我有一个使用以下约定命名的文本文件目录:“Location[A-Z]_House[0-15]_Day[0_15].txt”,因此示例是LA_H05_D14.txt。有没有办法分割名称,使它们成为一个因素?更具体地说,我想使用位置之后的字母[A-Z]。例如。 LB_H01_D01.txt是位置“B”,属于位置B的所有数据都标记为“B”?
我已将文件中的所有数据导入一个数据框:
l = list.files(patt="txt$", full.names = T)
library(dplyr)
Df = bind_rows(lapply(l, function(i) {temp <- read.table(i,stringsAsFactors = FALSE,sep=";");
setNames(temp, c("Date","Time","Timestamp","PM2_5(ug/m3)","AQI(US)","AQI(CN)","PM10(ug/m3)","Outdoor AQI(US)","Outdoor AQI(CN)","Temperature(C)","Temperature(F)","Humidity(%RH)","CO2(ppm)","VOC(ppb)"
))}), .id = "id")
数据看起来像这样,带有“id”列:
head(Df)
id Date Time Timestamp PM2_5(ug/m3) AQI(US) AQI(CN) PM10(ug/m3) Outdoor AQI(US) Outdoor AQI(CN) Temperature(C) Temperature(F)

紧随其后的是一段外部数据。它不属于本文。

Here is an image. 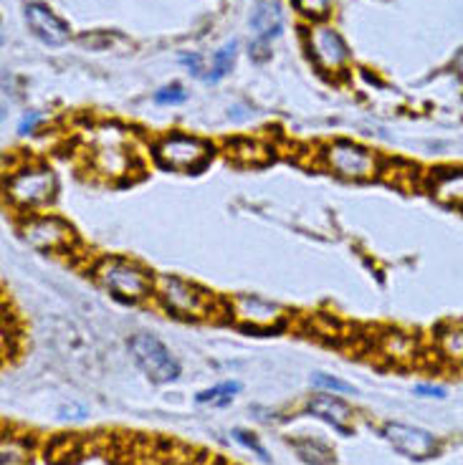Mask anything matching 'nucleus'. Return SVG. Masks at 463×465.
I'll return each mask as SVG.
<instances>
[{"mask_svg":"<svg viewBox=\"0 0 463 465\" xmlns=\"http://www.w3.org/2000/svg\"><path fill=\"white\" fill-rule=\"evenodd\" d=\"M94 273L99 283L106 291H112V296L119 302H142L155 289L150 273L125 258H105L94 268Z\"/></svg>","mask_w":463,"mask_h":465,"instance_id":"f257e3e1","label":"nucleus"},{"mask_svg":"<svg viewBox=\"0 0 463 465\" xmlns=\"http://www.w3.org/2000/svg\"><path fill=\"white\" fill-rule=\"evenodd\" d=\"M152 154L160 167L173 173H200L213 157L208 142L190 137V134H167L160 142H155Z\"/></svg>","mask_w":463,"mask_h":465,"instance_id":"f03ea898","label":"nucleus"},{"mask_svg":"<svg viewBox=\"0 0 463 465\" xmlns=\"http://www.w3.org/2000/svg\"><path fill=\"white\" fill-rule=\"evenodd\" d=\"M155 291L157 299L163 302L167 312H173L175 316H193V319H203L213 312V299L210 293L203 289H197L187 281L175 279V276H160L155 281Z\"/></svg>","mask_w":463,"mask_h":465,"instance_id":"7ed1b4c3","label":"nucleus"},{"mask_svg":"<svg viewBox=\"0 0 463 465\" xmlns=\"http://www.w3.org/2000/svg\"><path fill=\"white\" fill-rule=\"evenodd\" d=\"M129 351L137 361V367L150 377L152 382H175L180 374V364L173 357V351L152 334H135L129 339Z\"/></svg>","mask_w":463,"mask_h":465,"instance_id":"20e7f679","label":"nucleus"},{"mask_svg":"<svg viewBox=\"0 0 463 465\" xmlns=\"http://www.w3.org/2000/svg\"><path fill=\"white\" fill-rule=\"evenodd\" d=\"M327 170H332L345 180H372L380 173V160L370 150L352 144V142H335L322 152Z\"/></svg>","mask_w":463,"mask_h":465,"instance_id":"39448f33","label":"nucleus"},{"mask_svg":"<svg viewBox=\"0 0 463 465\" xmlns=\"http://www.w3.org/2000/svg\"><path fill=\"white\" fill-rule=\"evenodd\" d=\"M8 198L21 205V208H35V205H46L56 195V177L51 173V167H25L21 173L11 174V180L5 183Z\"/></svg>","mask_w":463,"mask_h":465,"instance_id":"423d86ee","label":"nucleus"},{"mask_svg":"<svg viewBox=\"0 0 463 465\" xmlns=\"http://www.w3.org/2000/svg\"><path fill=\"white\" fill-rule=\"evenodd\" d=\"M382 438L390 442L398 453L413 460H426L440 450V442L433 432L416 428V425H406V422H388L382 428Z\"/></svg>","mask_w":463,"mask_h":465,"instance_id":"0eeeda50","label":"nucleus"},{"mask_svg":"<svg viewBox=\"0 0 463 465\" xmlns=\"http://www.w3.org/2000/svg\"><path fill=\"white\" fill-rule=\"evenodd\" d=\"M231 314L236 322L251 326L254 331H268L284 324V312L277 303L264 302L254 293H238L231 299Z\"/></svg>","mask_w":463,"mask_h":465,"instance_id":"6e6552de","label":"nucleus"},{"mask_svg":"<svg viewBox=\"0 0 463 465\" xmlns=\"http://www.w3.org/2000/svg\"><path fill=\"white\" fill-rule=\"evenodd\" d=\"M309 54L322 71H342L349 64L345 38L329 25H317L309 31Z\"/></svg>","mask_w":463,"mask_h":465,"instance_id":"1a4fd4ad","label":"nucleus"},{"mask_svg":"<svg viewBox=\"0 0 463 465\" xmlns=\"http://www.w3.org/2000/svg\"><path fill=\"white\" fill-rule=\"evenodd\" d=\"M24 238L28 243L46 251V253H64L74 243V232L58 218H34L24 225Z\"/></svg>","mask_w":463,"mask_h":465,"instance_id":"9d476101","label":"nucleus"},{"mask_svg":"<svg viewBox=\"0 0 463 465\" xmlns=\"http://www.w3.org/2000/svg\"><path fill=\"white\" fill-rule=\"evenodd\" d=\"M24 11L25 24H28L31 34H34L41 44H46V46H64V44L69 41V25L64 24L48 5H44V3H28Z\"/></svg>","mask_w":463,"mask_h":465,"instance_id":"9b49d317","label":"nucleus"},{"mask_svg":"<svg viewBox=\"0 0 463 465\" xmlns=\"http://www.w3.org/2000/svg\"><path fill=\"white\" fill-rule=\"evenodd\" d=\"M284 13L277 0H258L251 13V31L256 34V44H268L271 38L281 35Z\"/></svg>","mask_w":463,"mask_h":465,"instance_id":"f8f14e48","label":"nucleus"},{"mask_svg":"<svg viewBox=\"0 0 463 465\" xmlns=\"http://www.w3.org/2000/svg\"><path fill=\"white\" fill-rule=\"evenodd\" d=\"M307 410L312 412L314 418L325 420V422H329L335 430H339L342 435H352V430L347 428L349 418H352V410H349V405H345L339 397L335 395H317L309 400V405H307Z\"/></svg>","mask_w":463,"mask_h":465,"instance_id":"ddd939ff","label":"nucleus"},{"mask_svg":"<svg viewBox=\"0 0 463 465\" xmlns=\"http://www.w3.org/2000/svg\"><path fill=\"white\" fill-rule=\"evenodd\" d=\"M430 195L448 208L463 210V170H436L430 174Z\"/></svg>","mask_w":463,"mask_h":465,"instance_id":"4468645a","label":"nucleus"},{"mask_svg":"<svg viewBox=\"0 0 463 465\" xmlns=\"http://www.w3.org/2000/svg\"><path fill=\"white\" fill-rule=\"evenodd\" d=\"M94 160H96V167L105 174H122L127 173L129 167V152H125L119 144H99L96 152H94Z\"/></svg>","mask_w":463,"mask_h":465,"instance_id":"2eb2a0df","label":"nucleus"},{"mask_svg":"<svg viewBox=\"0 0 463 465\" xmlns=\"http://www.w3.org/2000/svg\"><path fill=\"white\" fill-rule=\"evenodd\" d=\"M438 351L446 360L463 361V326H446V329H440Z\"/></svg>","mask_w":463,"mask_h":465,"instance_id":"dca6fc26","label":"nucleus"},{"mask_svg":"<svg viewBox=\"0 0 463 465\" xmlns=\"http://www.w3.org/2000/svg\"><path fill=\"white\" fill-rule=\"evenodd\" d=\"M294 448H297V453L301 455V460H307V463L312 465H329L335 460V455L332 450L322 445V442L317 440H294L291 442Z\"/></svg>","mask_w":463,"mask_h":465,"instance_id":"f3484780","label":"nucleus"},{"mask_svg":"<svg viewBox=\"0 0 463 465\" xmlns=\"http://www.w3.org/2000/svg\"><path fill=\"white\" fill-rule=\"evenodd\" d=\"M236 392H241V382H223L218 387H213V390H203V392H197V402L200 405H216V407H226L231 402Z\"/></svg>","mask_w":463,"mask_h":465,"instance_id":"a211bd4d","label":"nucleus"},{"mask_svg":"<svg viewBox=\"0 0 463 465\" xmlns=\"http://www.w3.org/2000/svg\"><path fill=\"white\" fill-rule=\"evenodd\" d=\"M236 54H238V41H231V44H226V46L220 48L218 54L213 56V69H210V74L206 79H208V82H220V79L233 69Z\"/></svg>","mask_w":463,"mask_h":465,"instance_id":"6ab92c4d","label":"nucleus"},{"mask_svg":"<svg viewBox=\"0 0 463 465\" xmlns=\"http://www.w3.org/2000/svg\"><path fill=\"white\" fill-rule=\"evenodd\" d=\"M3 465H28V448L18 438L3 440Z\"/></svg>","mask_w":463,"mask_h":465,"instance_id":"aec40b11","label":"nucleus"},{"mask_svg":"<svg viewBox=\"0 0 463 465\" xmlns=\"http://www.w3.org/2000/svg\"><path fill=\"white\" fill-rule=\"evenodd\" d=\"M312 384L319 387V390H327V392H339V395H355V387L342 380H337L332 374L325 372H314L312 374Z\"/></svg>","mask_w":463,"mask_h":465,"instance_id":"412c9836","label":"nucleus"},{"mask_svg":"<svg viewBox=\"0 0 463 465\" xmlns=\"http://www.w3.org/2000/svg\"><path fill=\"white\" fill-rule=\"evenodd\" d=\"M332 0H294V8L307 18H325Z\"/></svg>","mask_w":463,"mask_h":465,"instance_id":"4be33fe9","label":"nucleus"},{"mask_svg":"<svg viewBox=\"0 0 463 465\" xmlns=\"http://www.w3.org/2000/svg\"><path fill=\"white\" fill-rule=\"evenodd\" d=\"M187 99V92L180 86V84H173V86H165L160 92L155 94V104L160 106H173V104H183Z\"/></svg>","mask_w":463,"mask_h":465,"instance_id":"5701e85b","label":"nucleus"},{"mask_svg":"<svg viewBox=\"0 0 463 465\" xmlns=\"http://www.w3.org/2000/svg\"><path fill=\"white\" fill-rule=\"evenodd\" d=\"M233 438H236V440L241 442L244 448H248V450H254V453L258 455L261 460H267V463H268L267 448H264L261 442L256 440V438H254V435H251V432H246V430H233Z\"/></svg>","mask_w":463,"mask_h":465,"instance_id":"b1692460","label":"nucleus"},{"mask_svg":"<svg viewBox=\"0 0 463 465\" xmlns=\"http://www.w3.org/2000/svg\"><path fill=\"white\" fill-rule=\"evenodd\" d=\"M416 395L436 397V400H443V397H446V390H443V387H438V384H418Z\"/></svg>","mask_w":463,"mask_h":465,"instance_id":"393cba45","label":"nucleus"},{"mask_svg":"<svg viewBox=\"0 0 463 465\" xmlns=\"http://www.w3.org/2000/svg\"><path fill=\"white\" fill-rule=\"evenodd\" d=\"M180 61H183V64H186L187 69H190V74H193V76H203V74H200V71H203V66H200V56H196V54H190V56H180Z\"/></svg>","mask_w":463,"mask_h":465,"instance_id":"a878e982","label":"nucleus"},{"mask_svg":"<svg viewBox=\"0 0 463 465\" xmlns=\"http://www.w3.org/2000/svg\"><path fill=\"white\" fill-rule=\"evenodd\" d=\"M41 122V116L38 114H31V116H25L24 122H21V127H18V132L21 134H28V132H34V127Z\"/></svg>","mask_w":463,"mask_h":465,"instance_id":"bb28decb","label":"nucleus"}]
</instances>
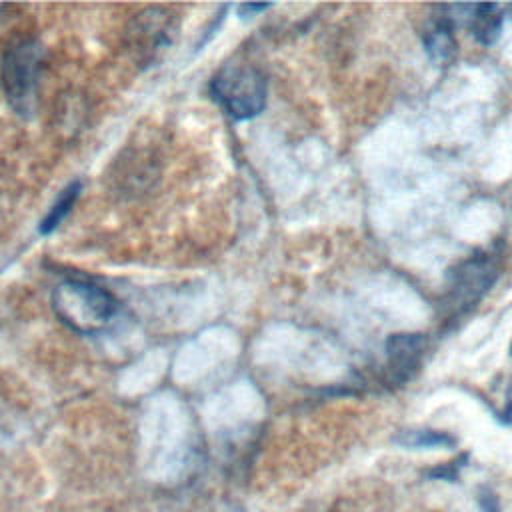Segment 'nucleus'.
Instances as JSON below:
<instances>
[{"instance_id":"obj_2","label":"nucleus","mask_w":512,"mask_h":512,"mask_svg":"<svg viewBox=\"0 0 512 512\" xmlns=\"http://www.w3.org/2000/svg\"><path fill=\"white\" fill-rule=\"evenodd\" d=\"M212 98L234 120H250L264 110L266 80L264 74L246 62L224 64L210 82Z\"/></svg>"},{"instance_id":"obj_8","label":"nucleus","mask_w":512,"mask_h":512,"mask_svg":"<svg viewBox=\"0 0 512 512\" xmlns=\"http://www.w3.org/2000/svg\"><path fill=\"white\" fill-rule=\"evenodd\" d=\"M394 444L408 450H434V448H454L458 438L446 430L436 428H404L394 438Z\"/></svg>"},{"instance_id":"obj_1","label":"nucleus","mask_w":512,"mask_h":512,"mask_svg":"<svg viewBox=\"0 0 512 512\" xmlns=\"http://www.w3.org/2000/svg\"><path fill=\"white\" fill-rule=\"evenodd\" d=\"M50 304L58 320L78 334H98L118 314V300L106 288L76 278L56 284Z\"/></svg>"},{"instance_id":"obj_5","label":"nucleus","mask_w":512,"mask_h":512,"mask_svg":"<svg viewBox=\"0 0 512 512\" xmlns=\"http://www.w3.org/2000/svg\"><path fill=\"white\" fill-rule=\"evenodd\" d=\"M424 348H426V336L420 332L390 334L384 346L390 380L398 384L410 380L420 368Z\"/></svg>"},{"instance_id":"obj_4","label":"nucleus","mask_w":512,"mask_h":512,"mask_svg":"<svg viewBox=\"0 0 512 512\" xmlns=\"http://www.w3.org/2000/svg\"><path fill=\"white\" fill-rule=\"evenodd\" d=\"M498 276V268L488 254H474L460 262L450 274L446 308L452 314H464L490 290Z\"/></svg>"},{"instance_id":"obj_3","label":"nucleus","mask_w":512,"mask_h":512,"mask_svg":"<svg viewBox=\"0 0 512 512\" xmlns=\"http://www.w3.org/2000/svg\"><path fill=\"white\" fill-rule=\"evenodd\" d=\"M42 68V46L34 38L14 40L2 58V84L8 102L18 112H28L36 96Z\"/></svg>"},{"instance_id":"obj_12","label":"nucleus","mask_w":512,"mask_h":512,"mask_svg":"<svg viewBox=\"0 0 512 512\" xmlns=\"http://www.w3.org/2000/svg\"><path fill=\"white\" fill-rule=\"evenodd\" d=\"M268 8H270V4H242V6H238V12H240V16L246 18V14L264 12V10H268Z\"/></svg>"},{"instance_id":"obj_9","label":"nucleus","mask_w":512,"mask_h":512,"mask_svg":"<svg viewBox=\"0 0 512 512\" xmlns=\"http://www.w3.org/2000/svg\"><path fill=\"white\" fill-rule=\"evenodd\" d=\"M76 196H78V184H72L70 188H66V190L60 194L58 202L50 208V212H48V214H46V218L42 220L40 230H42V232H50V230H54V228L58 226V222L66 216V212L70 210V206L74 204Z\"/></svg>"},{"instance_id":"obj_7","label":"nucleus","mask_w":512,"mask_h":512,"mask_svg":"<svg viewBox=\"0 0 512 512\" xmlns=\"http://www.w3.org/2000/svg\"><path fill=\"white\" fill-rule=\"evenodd\" d=\"M502 10L504 8L500 4H472V6H464L466 14L456 18H466L470 34L482 46H490L500 36L502 22H504Z\"/></svg>"},{"instance_id":"obj_13","label":"nucleus","mask_w":512,"mask_h":512,"mask_svg":"<svg viewBox=\"0 0 512 512\" xmlns=\"http://www.w3.org/2000/svg\"><path fill=\"white\" fill-rule=\"evenodd\" d=\"M510 356H512V342H510Z\"/></svg>"},{"instance_id":"obj_6","label":"nucleus","mask_w":512,"mask_h":512,"mask_svg":"<svg viewBox=\"0 0 512 512\" xmlns=\"http://www.w3.org/2000/svg\"><path fill=\"white\" fill-rule=\"evenodd\" d=\"M422 44L428 54V58L440 66L448 64L456 56V36H454V20L450 14H444L436 20H432L422 34Z\"/></svg>"},{"instance_id":"obj_11","label":"nucleus","mask_w":512,"mask_h":512,"mask_svg":"<svg viewBox=\"0 0 512 512\" xmlns=\"http://www.w3.org/2000/svg\"><path fill=\"white\" fill-rule=\"evenodd\" d=\"M478 508L480 512H500V500L488 486L478 490Z\"/></svg>"},{"instance_id":"obj_10","label":"nucleus","mask_w":512,"mask_h":512,"mask_svg":"<svg viewBox=\"0 0 512 512\" xmlns=\"http://www.w3.org/2000/svg\"><path fill=\"white\" fill-rule=\"evenodd\" d=\"M468 462V454L462 452L460 456H456L454 460L450 462H444V464H436L432 468H428L424 474L432 480H446V482H456L460 478V470L466 466Z\"/></svg>"}]
</instances>
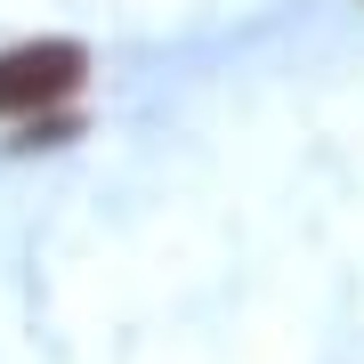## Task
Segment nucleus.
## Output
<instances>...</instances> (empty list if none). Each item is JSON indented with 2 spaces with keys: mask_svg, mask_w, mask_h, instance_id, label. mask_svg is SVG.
<instances>
[{
  "mask_svg": "<svg viewBox=\"0 0 364 364\" xmlns=\"http://www.w3.org/2000/svg\"><path fill=\"white\" fill-rule=\"evenodd\" d=\"M90 73V57L73 41H25V49H0V122H25V114H49L65 105Z\"/></svg>",
  "mask_w": 364,
  "mask_h": 364,
  "instance_id": "obj_1",
  "label": "nucleus"
}]
</instances>
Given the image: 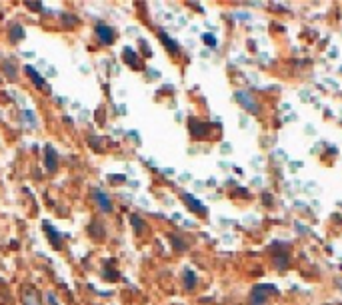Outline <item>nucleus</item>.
<instances>
[{
    "label": "nucleus",
    "instance_id": "0eeeda50",
    "mask_svg": "<svg viewBox=\"0 0 342 305\" xmlns=\"http://www.w3.org/2000/svg\"><path fill=\"white\" fill-rule=\"evenodd\" d=\"M180 198H182V202L188 205V209H190V211H194V213H206V207H204V203L198 202L194 196H190V194H182Z\"/></svg>",
    "mask_w": 342,
    "mask_h": 305
},
{
    "label": "nucleus",
    "instance_id": "6e6552de",
    "mask_svg": "<svg viewBox=\"0 0 342 305\" xmlns=\"http://www.w3.org/2000/svg\"><path fill=\"white\" fill-rule=\"evenodd\" d=\"M190 134L194 138H204L208 134V124L198 122V120H190Z\"/></svg>",
    "mask_w": 342,
    "mask_h": 305
},
{
    "label": "nucleus",
    "instance_id": "a878e982",
    "mask_svg": "<svg viewBox=\"0 0 342 305\" xmlns=\"http://www.w3.org/2000/svg\"><path fill=\"white\" fill-rule=\"evenodd\" d=\"M340 72H342V68H340Z\"/></svg>",
    "mask_w": 342,
    "mask_h": 305
},
{
    "label": "nucleus",
    "instance_id": "20e7f679",
    "mask_svg": "<svg viewBox=\"0 0 342 305\" xmlns=\"http://www.w3.org/2000/svg\"><path fill=\"white\" fill-rule=\"evenodd\" d=\"M94 202H96V207L102 211V213H110L114 207H112V200L106 192L102 190H94Z\"/></svg>",
    "mask_w": 342,
    "mask_h": 305
},
{
    "label": "nucleus",
    "instance_id": "6ab92c4d",
    "mask_svg": "<svg viewBox=\"0 0 342 305\" xmlns=\"http://www.w3.org/2000/svg\"><path fill=\"white\" fill-rule=\"evenodd\" d=\"M102 277H104L106 281H116V279L120 277V273L116 271V267H110V265H106V267H104V273H102Z\"/></svg>",
    "mask_w": 342,
    "mask_h": 305
},
{
    "label": "nucleus",
    "instance_id": "f03ea898",
    "mask_svg": "<svg viewBox=\"0 0 342 305\" xmlns=\"http://www.w3.org/2000/svg\"><path fill=\"white\" fill-rule=\"evenodd\" d=\"M234 100L238 102L246 112H250V114H258L260 112V104L254 98V94L248 92V90H236L234 92Z\"/></svg>",
    "mask_w": 342,
    "mask_h": 305
},
{
    "label": "nucleus",
    "instance_id": "4be33fe9",
    "mask_svg": "<svg viewBox=\"0 0 342 305\" xmlns=\"http://www.w3.org/2000/svg\"><path fill=\"white\" fill-rule=\"evenodd\" d=\"M44 299H46V303H48V305H58V297L54 295V293H52V291H46Z\"/></svg>",
    "mask_w": 342,
    "mask_h": 305
},
{
    "label": "nucleus",
    "instance_id": "9d476101",
    "mask_svg": "<svg viewBox=\"0 0 342 305\" xmlns=\"http://www.w3.org/2000/svg\"><path fill=\"white\" fill-rule=\"evenodd\" d=\"M272 259H274L276 269H280V271L288 269V265H290V257H288V254H286L284 250H282V252H276V254L272 255Z\"/></svg>",
    "mask_w": 342,
    "mask_h": 305
},
{
    "label": "nucleus",
    "instance_id": "ddd939ff",
    "mask_svg": "<svg viewBox=\"0 0 342 305\" xmlns=\"http://www.w3.org/2000/svg\"><path fill=\"white\" fill-rule=\"evenodd\" d=\"M42 227H44V232H46V234H50V242H52V246H54L56 250H60V248H62V242H60V240H62V236L58 234L56 230H54V227H52L48 221H46Z\"/></svg>",
    "mask_w": 342,
    "mask_h": 305
},
{
    "label": "nucleus",
    "instance_id": "f8f14e48",
    "mask_svg": "<svg viewBox=\"0 0 342 305\" xmlns=\"http://www.w3.org/2000/svg\"><path fill=\"white\" fill-rule=\"evenodd\" d=\"M88 234L92 238H96V240H104L106 238V230H104V225L100 221H92L90 227H88Z\"/></svg>",
    "mask_w": 342,
    "mask_h": 305
},
{
    "label": "nucleus",
    "instance_id": "2eb2a0df",
    "mask_svg": "<svg viewBox=\"0 0 342 305\" xmlns=\"http://www.w3.org/2000/svg\"><path fill=\"white\" fill-rule=\"evenodd\" d=\"M24 38V28L20 26V24H12L10 26V40L12 42H18V40H22Z\"/></svg>",
    "mask_w": 342,
    "mask_h": 305
},
{
    "label": "nucleus",
    "instance_id": "412c9836",
    "mask_svg": "<svg viewBox=\"0 0 342 305\" xmlns=\"http://www.w3.org/2000/svg\"><path fill=\"white\" fill-rule=\"evenodd\" d=\"M22 120H24L30 128H34V126H36V116H34L30 110H24V112H22Z\"/></svg>",
    "mask_w": 342,
    "mask_h": 305
},
{
    "label": "nucleus",
    "instance_id": "f3484780",
    "mask_svg": "<svg viewBox=\"0 0 342 305\" xmlns=\"http://www.w3.org/2000/svg\"><path fill=\"white\" fill-rule=\"evenodd\" d=\"M130 221H132V227H134L136 236H140V234H142V230H144V221H142V217H140V215H136V213H132V215H130Z\"/></svg>",
    "mask_w": 342,
    "mask_h": 305
},
{
    "label": "nucleus",
    "instance_id": "f257e3e1",
    "mask_svg": "<svg viewBox=\"0 0 342 305\" xmlns=\"http://www.w3.org/2000/svg\"><path fill=\"white\" fill-rule=\"evenodd\" d=\"M278 289L274 285H254L248 297V305H266L268 295H276Z\"/></svg>",
    "mask_w": 342,
    "mask_h": 305
},
{
    "label": "nucleus",
    "instance_id": "423d86ee",
    "mask_svg": "<svg viewBox=\"0 0 342 305\" xmlns=\"http://www.w3.org/2000/svg\"><path fill=\"white\" fill-rule=\"evenodd\" d=\"M44 166H46V170H48L50 174H54L58 170V156H56V150H54L52 146H46V148H44Z\"/></svg>",
    "mask_w": 342,
    "mask_h": 305
},
{
    "label": "nucleus",
    "instance_id": "9b49d317",
    "mask_svg": "<svg viewBox=\"0 0 342 305\" xmlns=\"http://www.w3.org/2000/svg\"><path fill=\"white\" fill-rule=\"evenodd\" d=\"M158 36H160L162 44L166 46V50H168V52H172V54H178V52H180L178 42H176V40H172V38L168 36V34H166V32H164V30H160V32H158Z\"/></svg>",
    "mask_w": 342,
    "mask_h": 305
},
{
    "label": "nucleus",
    "instance_id": "a211bd4d",
    "mask_svg": "<svg viewBox=\"0 0 342 305\" xmlns=\"http://www.w3.org/2000/svg\"><path fill=\"white\" fill-rule=\"evenodd\" d=\"M170 244L174 246V250H176V252H186V250H188V244H186V242H182V238H180V236H170Z\"/></svg>",
    "mask_w": 342,
    "mask_h": 305
},
{
    "label": "nucleus",
    "instance_id": "5701e85b",
    "mask_svg": "<svg viewBox=\"0 0 342 305\" xmlns=\"http://www.w3.org/2000/svg\"><path fill=\"white\" fill-rule=\"evenodd\" d=\"M62 20H64L68 26H74V24L78 22V18H72V14H64V18H62Z\"/></svg>",
    "mask_w": 342,
    "mask_h": 305
},
{
    "label": "nucleus",
    "instance_id": "39448f33",
    "mask_svg": "<svg viewBox=\"0 0 342 305\" xmlns=\"http://www.w3.org/2000/svg\"><path fill=\"white\" fill-rule=\"evenodd\" d=\"M22 305H42L40 293L34 287H22Z\"/></svg>",
    "mask_w": 342,
    "mask_h": 305
},
{
    "label": "nucleus",
    "instance_id": "b1692460",
    "mask_svg": "<svg viewBox=\"0 0 342 305\" xmlns=\"http://www.w3.org/2000/svg\"><path fill=\"white\" fill-rule=\"evenodd\" d=\"M204 42H206L208 46H216V38L210 36V34H204Z\"/></svg>",
    "mask_w": 342,
    "mask_h": 305
},
{
    "label": "nucleus",
    "instance_id": "aec40b11",
    "mask_svg": "<svg viewBox=\"0 0 342 305\" xmlns=\"http://www.w3.org/2000/svg\"><path fill=\"white\" fill-rule=\"evenodd\" d=\"M2 70L6 72V78H8L10 82H14V80H16V68H14L10 62H4V64H2Z\"/></svg>",
    "mask_w": 342,
    "mask_h": 305
},
{
    "label": "nucleus",
    "instance_id": "dca6fc26",
    "mask_svg": "<svg viewBox=\"0 0 342 305\" xmlns=\"http://www.w3.org/2000/svg\"><path fill=\"white\" fill-rule=\"evenodd\" d=\"M122 58L132 66V68H138V56L134 54V50L132 48H126V50L122 52Z\"/></svg>",
    "mask_w": 342,
    "mask_h": 305
},
{
    "label": "nucleus",
    "instance_id": "393cba45",
    "mask_svg": "<svg viewBox=\"0 0 342 305\" xmlns=\"http://www.w3.org/2000/svg\"><path fill=\"white\" fill-rule=\"evenodd\" d=\"M338 285H340V289H342V281H338Z\"/></svg>",
    "mask_w": 342,
    "mask_h": 305
},
{
    "label": "nucleus",
    "instance_id": "4468645a",
    "mask_svg": "<svg viewBox=\"0 0 342 305\" xmlns=\"http://www.w3.org/2000/svg\"><path fill=\"white\" fill-rule=\"evenodd\" d=\"M24 70H26V74L32 78V82L36 84V88H44V78H42V76H40V74H38V72H36L32 66H26Z\"/></svg>",
    "mask_w": 342,
    "mask_h": 305
},
{
    "label": "nucleus",
    "instance_id": "1a4fd4ad",
    "mask_svg": "<svg viewBox=\"0 0 342 305\" xmlns=\"http://www.w3.org/2000/svg\"><path fill=\"white\" fill-rule=\"evenodd\" d=\"M182 283H184L186 289H194V287H196L198 277H196V273H194L190 267H186V269L182 271Z\"/></svg>",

1 1 2017/10/17 20:31:38 1508272298 102.5 175 135 512 0 0 30 86.1
2 1 2017/10/17 20:31:48 1508272308 93.6 171 124 477 0 0 30 86.1
3 1 2017/10/17 20:31:58 1508272318 98.0 173 129 397 0 0 30 86.0
4 1 2017/10/17 20:32:08 1508272328 98.0 173 129 422 0 0 30 86.0
5 1 2017/10/17 20:32:18 1508272338 104.3 176 137 466 0 0 30 86.0
6 1 2017/10/17 20:32:28 1508272348 101.6 175 134 528 0 0 30 86.0
Humidity(%RH) CO2(ppm) VOC(ppb)
1 43 466 -1
2 43 467 -1
3 42 468 -1
4 42 469 -1
5 42 471 -1
6 42 471 -1
答案 0 :(得分:2)
独立于有关id列内容的问题,您可以使用以下代码从文件名中提取信息:
#you may use the original filenames
filenames <- basename(l)
#or the content of the id column
filenames <- as.character(Df$id) #if you have read in filenames in the Df
#for demonstration here a definition of exemplary filenames
filenames <- c("LA_H01_D01.txt"
,"LA_H02_D02.txt"
,"LD_H01_D14.txt"
,"LD_H01_D15.txt")
filenames <- gsub("_H|_D", "_", filenames)
filenames <- gsub(".txt|^L", "", filenames)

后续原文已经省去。